Every time there is a mass shooting, a chorus goes up: "We must do something to keep this from happening again. We can't tolerate it any longer." Revulsion understandably creates a demand for remedies. But every time, we do nothing, to the fury of those who denounce the inaction as shameful.

There is a simple explanation, though, for the inaction. It's not that the National Rifle Association is all-powerful, that too many Americans are blind to reason or that most are complacent about wanton slaughter. It's that there are no plausible options that offer more than the faintest prospect of preventing a massacre in the next year or the next decade.

Our constitutional framework was not designed to facilitate drastic government action. It was designed to prevent it in the absence of a clear and durable public consensus. In this instance, there is none.

Mass shootings are a horrific problem that is peculiarly resistant to solutions. To a great extent, public policy is impotent. Until the advocates of new restrictions can make the case that they would make a difference, little is likely to happen.

What answers do they offer? One is reinstituting the federal ban on "assault weapons" and high-capacity magazines that was in effect from 1994 to 2004. Another is expanding the federal background check system to cover private sales. Another is to make it easier to flag people with mental health problems and bar sales to them.

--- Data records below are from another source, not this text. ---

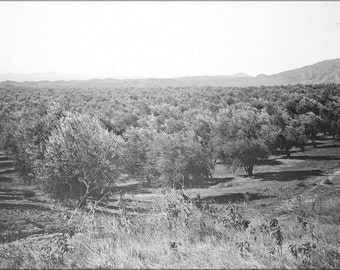 24x36 Poster; An Olive Grove, Los Angeles, Ca.1900 (-5356)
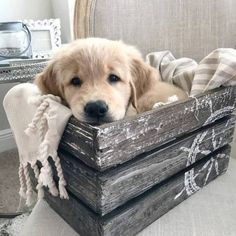 Adorable golden retriever puppy -Becky Palmer- beckymegp - My Doggy Is Delightful Cute Baby Animals, Animals And Pets, Funny Animals, Animals Photos, I Love Dogs, Cute Dogs, Puppies Cute, Cute Animals Puppies, Funny Dogs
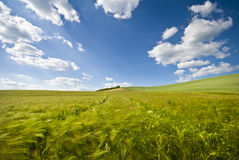 Blues sky ,clouds and fields Stock Images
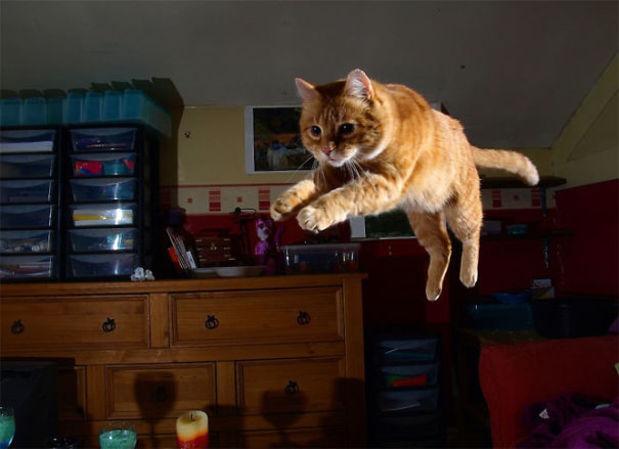 kedilerin-garip-hareketleri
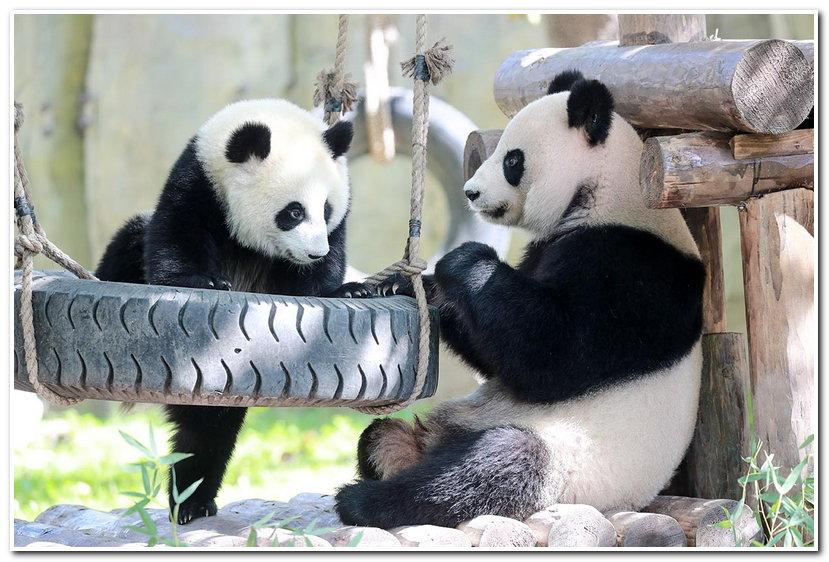 """12:24           最近,上海野生动物园里掀起了一股""""晒娃""""的热潮,大"""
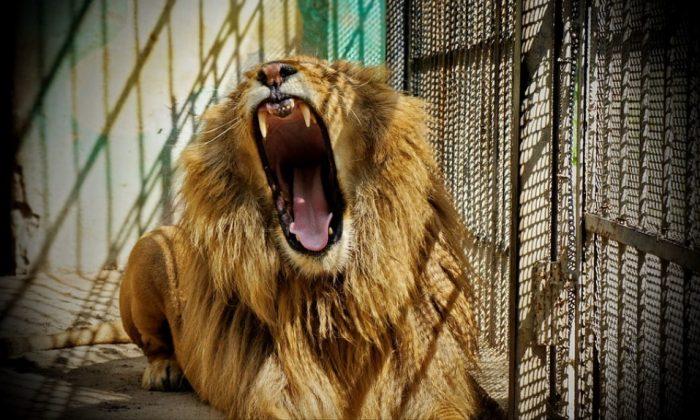 File photo of a lion in captivity. (Barett71/Pixabay)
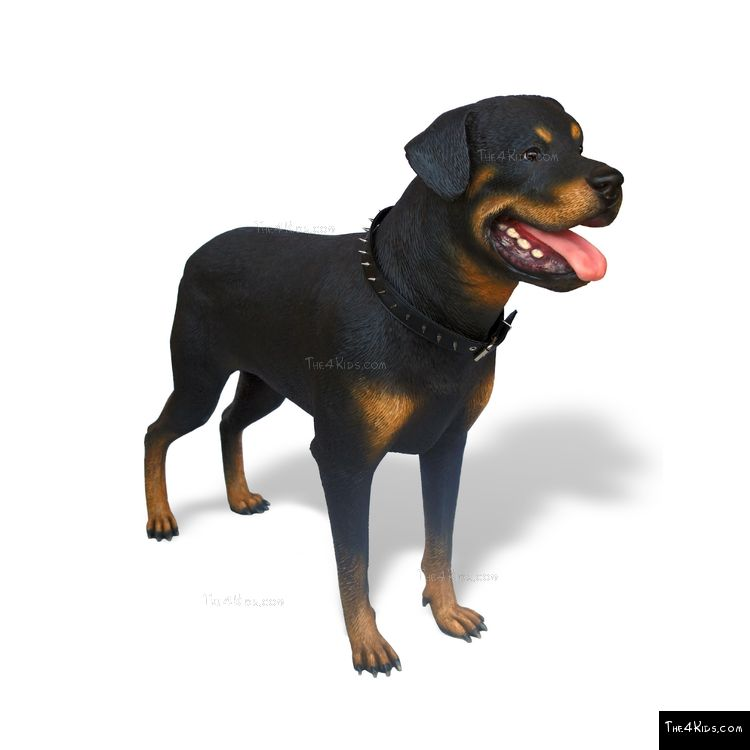 Image of Rottweiler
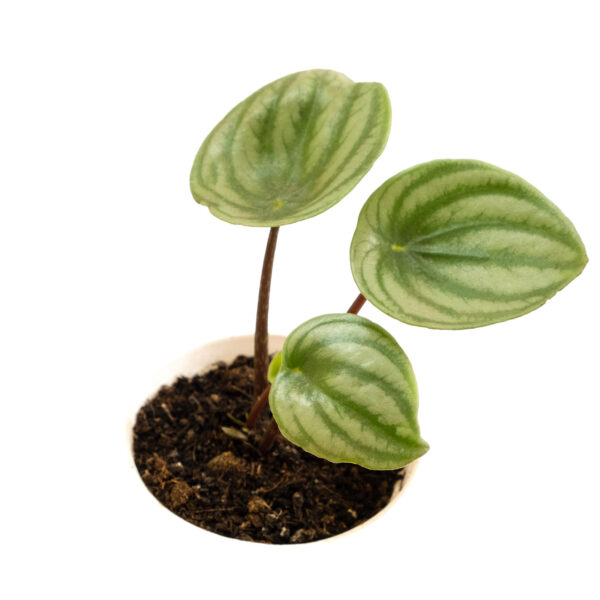 Watermelon Peperomia Plant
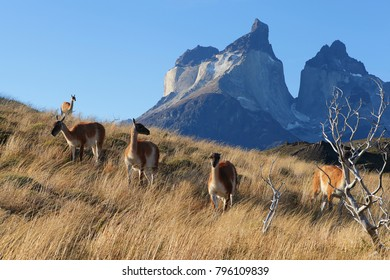 Flock of lama on flank of hill in Torres del Paine, Chile Patagonia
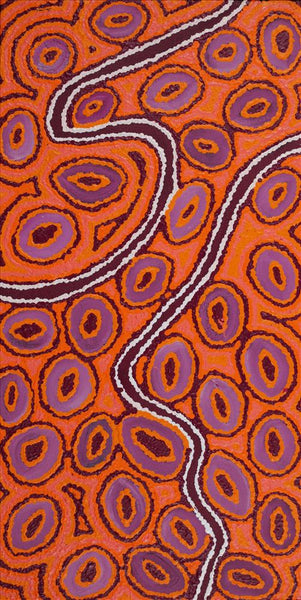 Janganpa Jukurrpa (Brush-tail Possum Dreaming) - Mawurrji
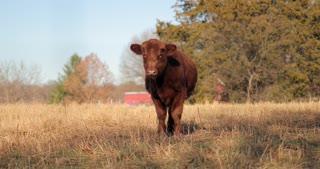 4K Cow In Grassy Field Pan Shot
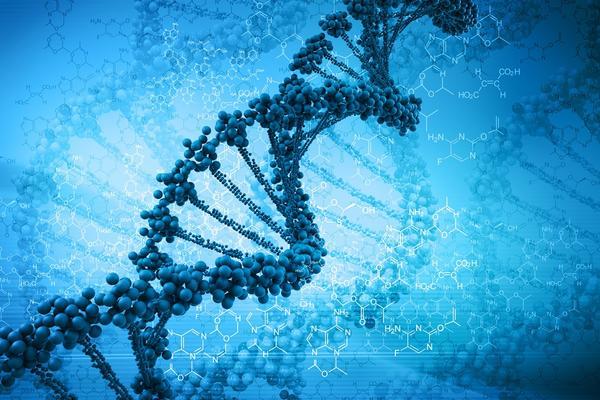 Naučite nešto o DNK od našeg napoznatijeg genetičara, doktora Miodraga Stojkovića (GIF)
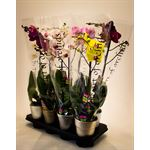 """Additional Images for 5"""" Phal. Orchid  1 Spike in Ceramic Pot  (Cs 8)"""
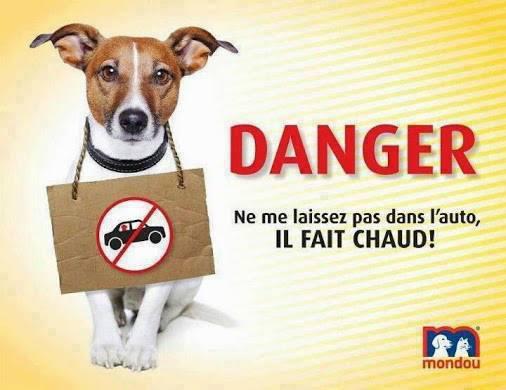 IL FAIT CHAUD!!!!!!!! 1069308_533990603317539_104315135_n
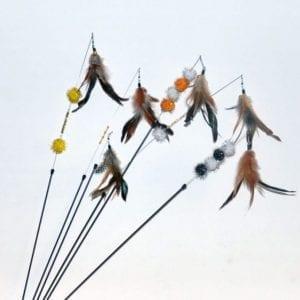 Birdwings-Angeln natur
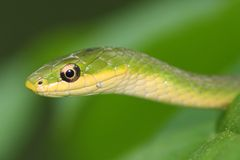 Snake portrait. Macro close-up portrait of a snake Stock Image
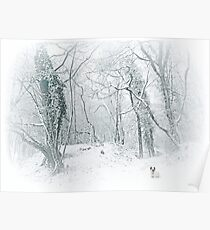 Lost in white... Poster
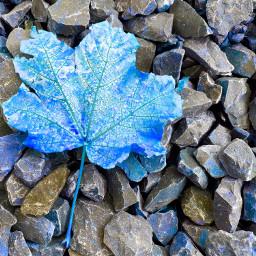 myphotography myedit blue leaf interesting
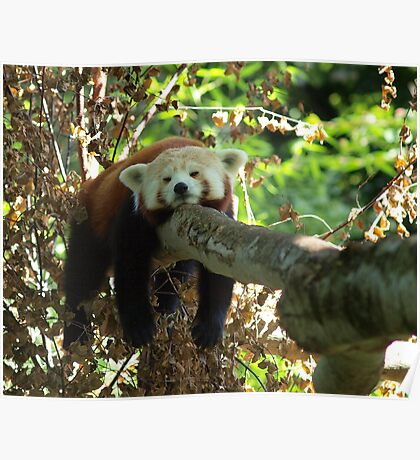 Sleeping Red panda Poster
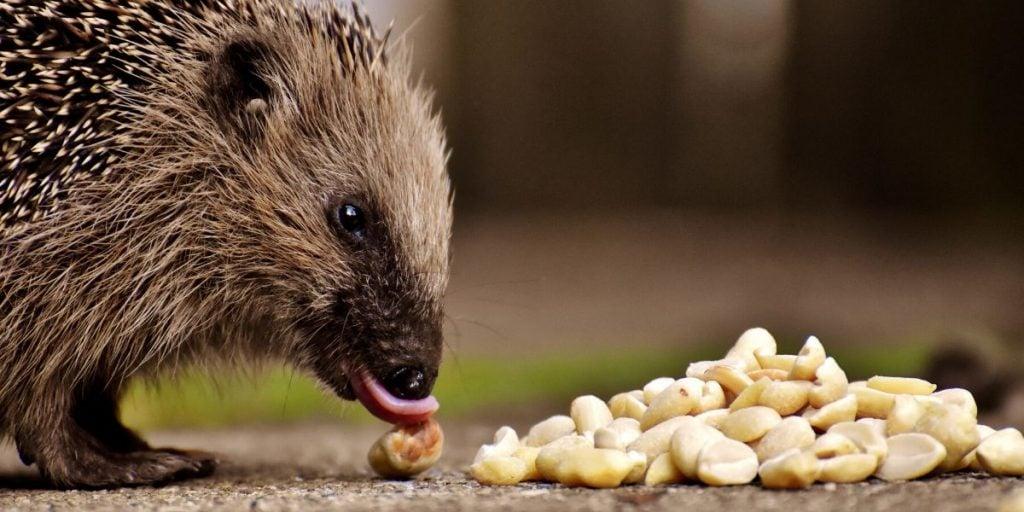 hedgehog eating peanuts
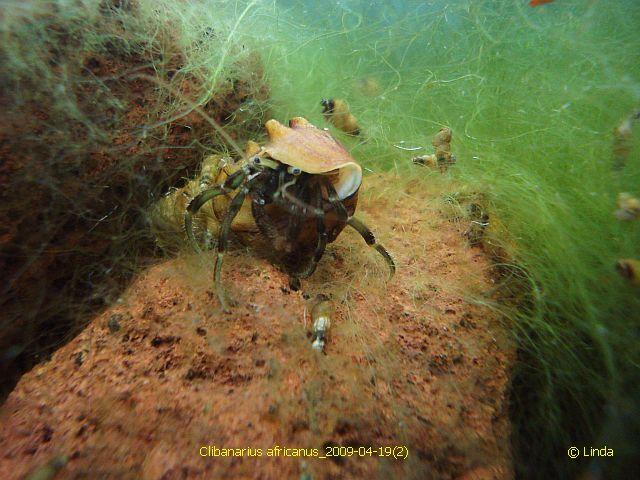 Солоноватоводный (солноводный) аквариум Clibanarius_africanus_2009-04-192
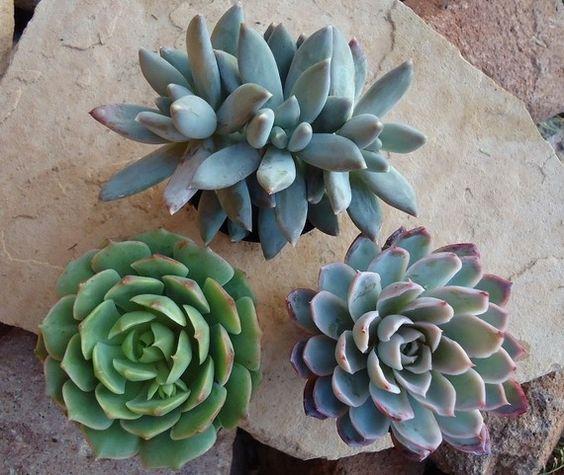 多肉植物是如此受欢迎和多才多艺!这些植物可以用来创造一个有趣的容器花园或玻璃容器(那些正在从70年代大幅回归)或使用它们作为派对或婚礼的好处。这么多创意机会,这么短的时间!查看此列表中的其他图片,以查看我最新项目中的一些多肉植物,白色粉刷,陶瓷陶瓷罐,也可在单独的列表中找到。多肉植物是世界上最耐寒,最耐旱的植物之一,只要种植在多孔的仙人掌/多汁土壤中,给予适当的排水,每日强光,而不是过度浇水,是非常容易维护的。我建议购买如果您的植物在温度可能低于35-40度的地方旅行,则为您的植物提供一个热量包(单独列出) - 极度寒冷可能会损坏或杀死多肉植物。如果您有即将举办的活动,并希望保留任何尺寸的收藏品,或者要求特殊订单,请给我拍一张照片。我将打折大订单:)你将获得三个完善的植根,与图片相同的品种(1只小宝石,1只景天Hernandzii,1只E. Ramillette)目前种植在2英寸花盆中��送过裸根和包装非常小心。它们将仅在周一或周二通过USPS优先邮件发送。如果您订购其他物品,我会尝试使用统一费率箱来节省邮资。谢谢你的期待!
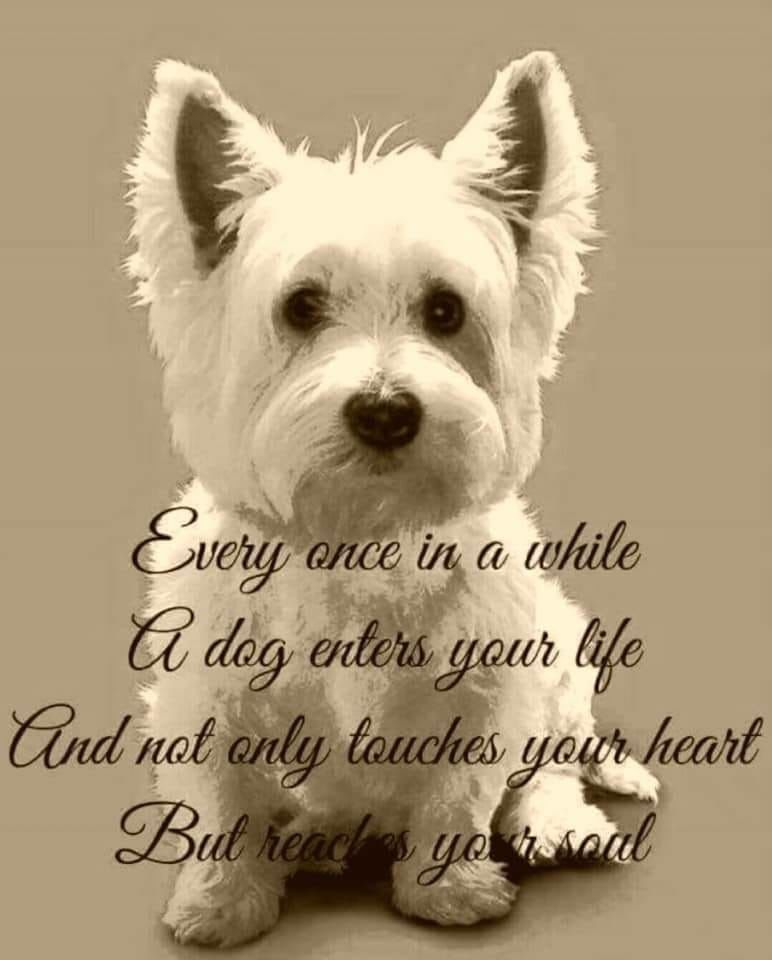 Cutepuppysayings Westie Dogs Dog Lover Quotes Dog Lovers Funny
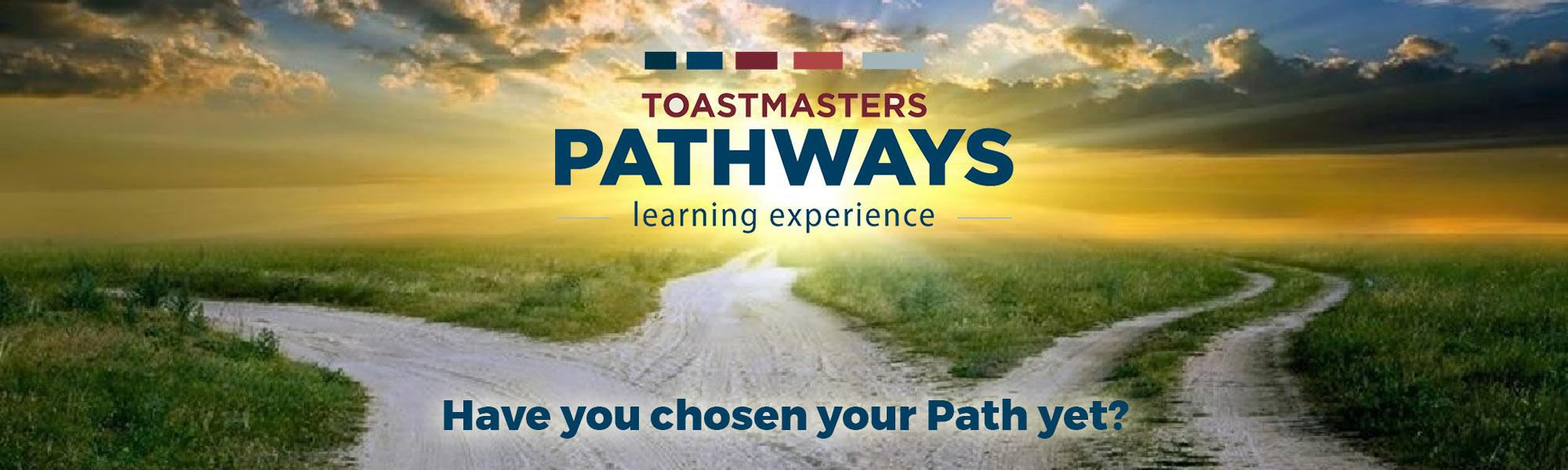 "Pathways Experience.  Three paths leading off to different directions. ""Have you chosen your path yet?"""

These are not necessarily wrong, but they are unpromising. Though an AR-15 may be particularly useful for mass shootings, there are many substitutes that fire just as rapidly and use equally destructive ammunition. A ban on high-capacity magazines would be a puny impediment to someone like the killer in Parkland, Fla.

Mass shooters, Florida State University criminologist Gary Kleck told me, "always use multiple guns and/or multiple magazines, enabling them to easily fire many rounds quickly even if they had only smaller-capacity magazines. And they do not need guns that fire fast, because they do not fire fast during their crimes." The Parkland shooter had multiple magazines.

A 2013 study of the 1994 law for the National Institute of Justice said, "We cannot clearly credit the ban with any of the nation's recent drop in gun violence." It also said, "Should it be renewed, the ban's effects on gun violence are likely to be small at best and perhaps too small for reliable measurement."

Even if the law had any positive effect then, it would be far less likely to help today, because there are far more of these guns now. In 1994, Americans owned about 1.5 million "assault weapons." The number is now around 8 million.

Restoring the 1994 law would not eliminate them. It would only block new sales — and foster new models engineered to get around the new rules. People would be able to keep and buy the "assault weapons" already out there.

Background checks for private sales would make it harder for felons to acquire guns. But mass shooters have typically gotten their arms legally from licensed dealers as the alleged killer in Parkland did.

Yes, it might make a difference if the U.S. emulated Australia by outlawing certain guns and requiring owners to surrender them. Constitutional issues aside, that sort of law couldn't be passed here — or enforced. It belongs in the realm of fantasy.

Broadening the exclusion for mental health problems would mean penalizing millions of people who pose no danger. It would also deter troubled gun owners from seeking treatment.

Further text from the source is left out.